Thio menambahkan, Craftote menawarkan berbagai produk, mulai dari tas hingga dekorasi rumah dengan rentang harga mulai dari Rp 50.000 hingga Rp 3 juta.
Mereka juga menyediakan layanan custom order bagi pelanggan yang menginginkan desain eksklusif sesuai kebutuhan.
Menurut Thio, konsistensi dalam menghadirkan produk yang fungsional bernilai estetisnya yang akhirnya membawa nama Craftote semakin dikenal.
Bahkan, produk-produk mereka kini telah melakukan pengiriman rutin ke Kanada dan Jepang.
Di balik kesuksesan yang diraih, Thio mengungkapkan bahwa pertumbuhan solid Craftote tidak lepas dari keikutsertaan mereka dalam program Rumah BUMN BRI Jakarta pada akhir 2021.
Partisipasi dalam program tersebut menjadi titik balik penting yang mendorong akselerasi bisnis Craftote hingga berkembang seperti sekarang.
“Kami awalnya tidak terlalu memahami dunia usaha mikro kecil dan menengah (UMKM). Namun, sejak ikut kelas-kelas di Rumah BUMN, kami mendapat pengetahuan lebih soal business matching, pencatatan keuangan, efisiensi produk, dan pembelajaran soal business model canvas. Jadi, kami melihat bisnis itu bukan hanya soal produksi dan jualan, tapi juga soal survive,” kata Thio.
Tak berhenti di situ, Craftote juga aktif mengikuti berbagai program pengembangan UMKM yang diselenggarakan BRI, seperti BRI UMKM EXPO(RT) 2025 dan BRI Incubator.

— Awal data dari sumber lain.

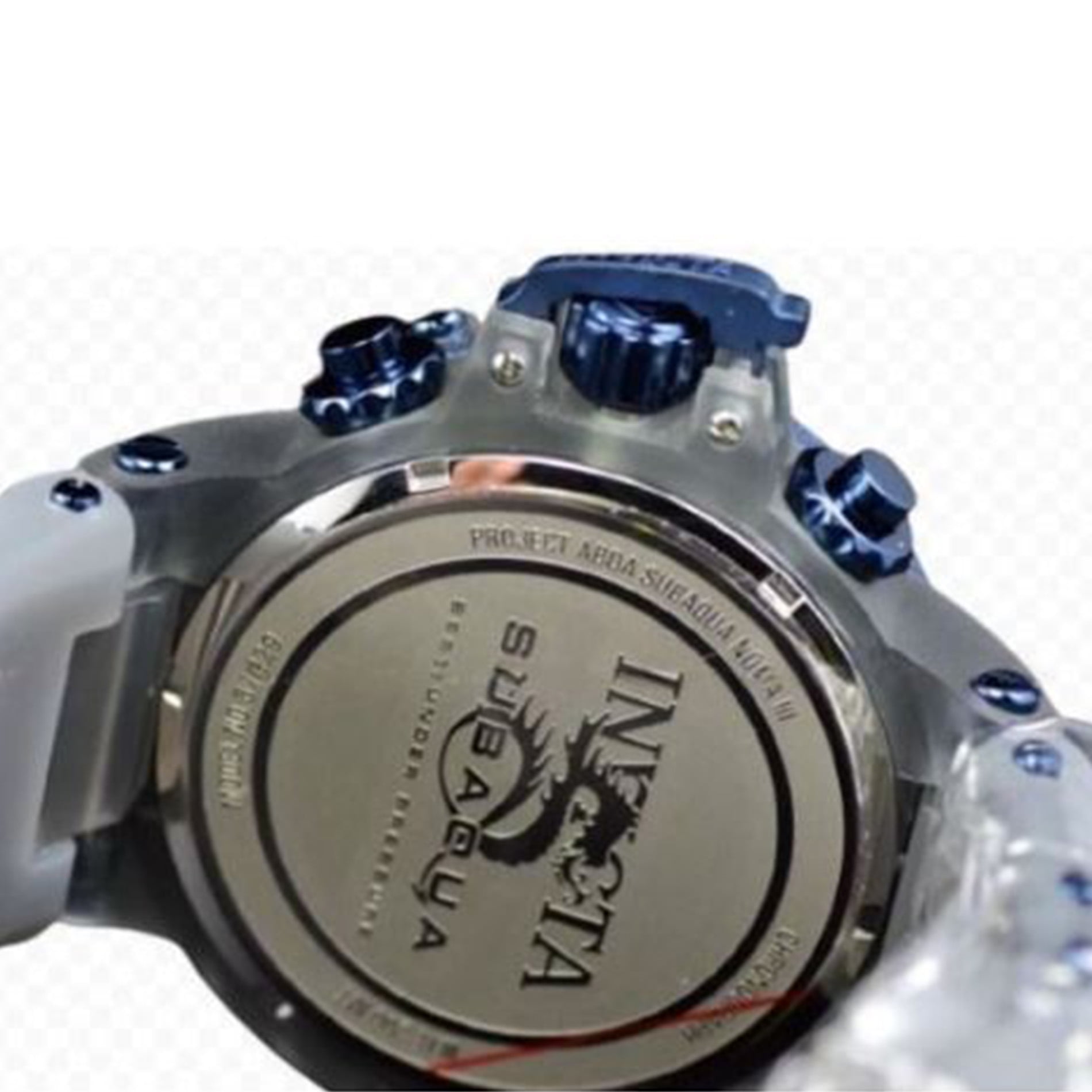 Invicta Men's 37329 Subaqua Quartz Chronograph Black, White, Blue Dial Watch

Produk kerajinan dari Craftote. Lewat program-program itu, mereka tidak hanya mendapat akses pasar yang lebih luas, tetapi juga dibekali keterampilan strategis untuk mengelola usaha dan siap bersaing di pasar ekspor.
“Berbekal amunisi tersebut, Craftote kian percaya diri dan mulai menargetkan pasar Eropa sebagai langkah ekspansi bisnis selanjutnya,” kata Thio.
Meski demikian, bagi Thio dan tim, kesuksesan bisnis bukanlah satu-satunya tujuan. Di balik upaya ekspansi, Craftote juga terus menjaga komitmennya terhadap kontribusi sosial.
Oleh karena itu, Craftote secara aktif memberdayakan anak-anak panti asuhan serta pemuda pemudi dari Nusa Tenggara Timur (NTT) yang memiliki keterbatasan akses terhadap pendidikan formal melalui pelatihan barista dan pengembangan keterampilan dasar kewirausahaan.
“Bagi Craftote, pertumbuhan usaha sepatutnya berjalan seiring dengan kontribusi sosial yang nyata. Kami juga ingin memberi ruang bagi lebih banyak individu untuk berkembang bersama,” terang Thio.
Sementara itu, Corporate Secretary BRI Agustya Hendy Bernadi menjelaskan bahwa komitmen Craftote dalam menciptakan dampak sosial itu sejalan dengan semangat BRI dalam mendampingi UMKM naik kelas melalui berbagai program pemberdayaan.
“BRI terus berkomitmen menjadi mitra pertumbuhan bagi pelaku UMKM di Indonesia. Melalui pembiayaan dan berbagai program pemberdayaan, seperti pelatihan, pembinaan, dan akses pasar (expo dan pameran), kami ingin memastikan UMKM seperti Craftote tidak hanya bertahan, tapi juga terus berkembang dan bersaing di pasar nasional dan menembus global,” jelas Hendy.